I say this, not to excite pity, but because our war-situation and your worsening of it are part of the case against you. The mood of our people is not one of self-pity but of grim endurance. Ninety-four per cent. of the votes cast in the latest by-election were for war-candidates ; the remainder for a pacifist. The proportion of claimants for exemption from war-service on grounds of conscientious objection has steadily diminished from two to a third of one per cent. Even the least politically awakened sections of the masses realise that the only alternative to victory is slavery for ourselves and for half the world.

Those of us who are internationally-minded are, many of us, happier than we have been for years, in spite of the dangers and suffering around us. We hated the policy of appeasement, thinking it—as we think your policy—short- sighted, selfish and ungenerous. We foresaw the abyss into which it was leading us. We fought hard against it as it affected China, Abyssinia, Spain, Czecho-Slovakia. We were ashamed for our country. Now we are no longer ashamed, but passionately proud. We feel that if there is anything in the doctrine of expiation, Britain has expiated her sin.
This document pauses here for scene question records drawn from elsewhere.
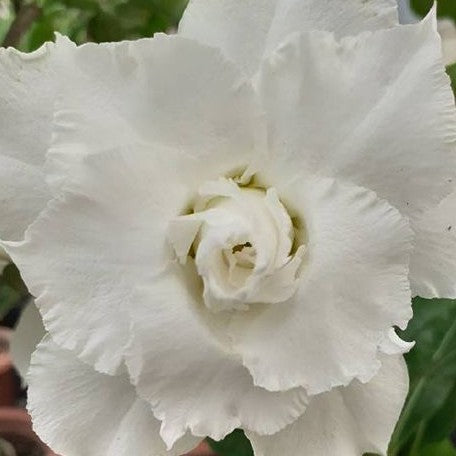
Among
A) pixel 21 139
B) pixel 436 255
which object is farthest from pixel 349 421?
pixel 21 139

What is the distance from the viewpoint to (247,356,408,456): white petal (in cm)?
34

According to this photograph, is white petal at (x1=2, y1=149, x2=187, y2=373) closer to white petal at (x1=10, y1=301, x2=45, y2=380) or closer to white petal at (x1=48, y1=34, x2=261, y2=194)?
white petal at (x1=48, y1=34, x2=261, y2=194)

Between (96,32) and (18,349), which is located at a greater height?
(96,32)

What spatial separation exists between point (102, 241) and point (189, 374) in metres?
0.06

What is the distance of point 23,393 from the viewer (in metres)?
1.00

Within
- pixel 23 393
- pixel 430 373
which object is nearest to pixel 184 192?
pixel 430 373

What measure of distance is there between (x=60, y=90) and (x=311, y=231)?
0.11 meters

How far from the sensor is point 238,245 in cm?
30

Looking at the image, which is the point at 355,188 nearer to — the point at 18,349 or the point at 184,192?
the point at 184,192

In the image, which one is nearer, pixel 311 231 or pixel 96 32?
pixel 311 231

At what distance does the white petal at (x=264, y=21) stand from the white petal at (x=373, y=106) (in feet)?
0.09

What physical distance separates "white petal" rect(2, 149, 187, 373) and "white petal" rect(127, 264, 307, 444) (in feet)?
0.04

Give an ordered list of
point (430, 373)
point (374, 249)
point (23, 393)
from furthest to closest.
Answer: point (23, 393) < point (430, 373) < point (374, 249)

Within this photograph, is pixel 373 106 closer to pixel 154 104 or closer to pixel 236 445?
pixel 154 104
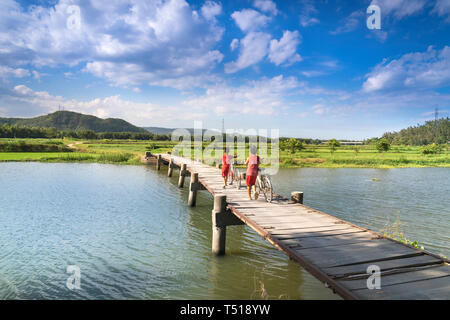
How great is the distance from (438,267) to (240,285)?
4.34 metres

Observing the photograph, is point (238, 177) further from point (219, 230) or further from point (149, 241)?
point (149, 241)

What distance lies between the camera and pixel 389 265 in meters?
5.18

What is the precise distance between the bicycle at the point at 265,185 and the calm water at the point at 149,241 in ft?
5.62

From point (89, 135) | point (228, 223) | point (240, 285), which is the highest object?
point (89, 135)

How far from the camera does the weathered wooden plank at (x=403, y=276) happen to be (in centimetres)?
447

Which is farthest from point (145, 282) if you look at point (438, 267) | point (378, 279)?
point (438, 267)

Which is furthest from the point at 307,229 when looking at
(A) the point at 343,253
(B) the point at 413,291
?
(B) the point at 413,291

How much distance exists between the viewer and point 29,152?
151ft

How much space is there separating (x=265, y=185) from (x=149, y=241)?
4918 millimetres

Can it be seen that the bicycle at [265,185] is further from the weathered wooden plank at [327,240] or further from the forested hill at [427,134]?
the forested hill at [427,134]

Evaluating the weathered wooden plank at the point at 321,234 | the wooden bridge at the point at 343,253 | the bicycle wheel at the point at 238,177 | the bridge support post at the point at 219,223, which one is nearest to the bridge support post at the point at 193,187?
the bicycle wheel at the point at 238,177
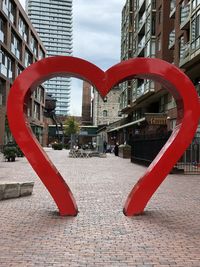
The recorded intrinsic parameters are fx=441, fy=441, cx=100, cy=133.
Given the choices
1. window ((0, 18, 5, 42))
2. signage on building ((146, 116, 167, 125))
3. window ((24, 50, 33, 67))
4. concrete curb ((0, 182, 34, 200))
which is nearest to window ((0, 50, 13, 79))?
window ((0, 18, 5, 42))

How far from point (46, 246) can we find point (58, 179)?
2887 mm

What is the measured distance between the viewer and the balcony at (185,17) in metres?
32.9

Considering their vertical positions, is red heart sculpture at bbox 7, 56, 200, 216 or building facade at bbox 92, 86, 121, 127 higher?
building facade at bbox 92, 86, 121, 127

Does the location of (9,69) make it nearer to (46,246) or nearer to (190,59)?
(190,59)

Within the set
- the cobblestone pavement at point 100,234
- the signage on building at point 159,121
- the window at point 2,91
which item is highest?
the window at point 2,91

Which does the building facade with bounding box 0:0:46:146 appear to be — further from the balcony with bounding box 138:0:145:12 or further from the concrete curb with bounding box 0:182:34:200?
the concrete curb with bounding box 0:182:34:200

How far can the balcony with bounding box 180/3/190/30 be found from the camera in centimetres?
3291

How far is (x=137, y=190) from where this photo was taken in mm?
9570

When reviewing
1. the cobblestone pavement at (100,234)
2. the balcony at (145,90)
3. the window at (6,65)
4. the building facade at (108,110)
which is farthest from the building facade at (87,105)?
the cobblestone pavement at (100,234)

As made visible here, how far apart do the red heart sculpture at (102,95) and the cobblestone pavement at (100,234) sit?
1.83 feet

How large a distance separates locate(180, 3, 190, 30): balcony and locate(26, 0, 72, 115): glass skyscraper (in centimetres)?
14269

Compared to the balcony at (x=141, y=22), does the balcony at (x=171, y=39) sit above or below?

Yet we are still critical and watchful lest the old errors should creep in. The danger of this will be greater when victory comes. In that day we shall need help and we shall be prepared to give it—those of us who survive—wherever the forces of reaction, of class-interest and racial prejudice threaten to prevail. That may happen in India. It is the more likely to happen because of the non-cooperation move- ment. Victorious allies will be in no mood to be guided by those who have hindered and not helped victory. If the war ended otherwise, not much could be expected from the grati- tude of the aggressors. Even if Stalin had a say in the matter, freedom and independence are not favourite words in his vocabulary.

Is it too late? We know many of you too well to believe that you can be happy over the part that non-cooperators are playing, even if you are among them. You cannot be satisfied with a policy for India of " Sinn Fein—ourselves alone "; nor satisfied that even for India, it is working out as you would have it. You must be searching your consciences, as we are searching ours, asking whether you and your leaders have done everything possible to end the deadlock. But are you doing this in a spirit of realism, seeking not the ideal solution which might be achievable if Englishmen and other Indians saw their duty as you see it, but considering what next best solution may be actually achievable, other men and their circumstances being what they are? Are you willing to do your share in making concessions and proposing compromises? Have you considered whether, if there has to be a surrender, the duty of at least temporary surrender may not lie on you and not on the British, since the cause for which Britain bears the main responsibility is a world-cause and there will be no freedom or independence for India if it is lost? In face of that peril can you not forget old and even present grievances, injustices, affronts; join hands with us and with other Indians to fight the common foe and afterwards present the strengthened claim of those you represent to shape the destinies of India and of the world you will have helped to save?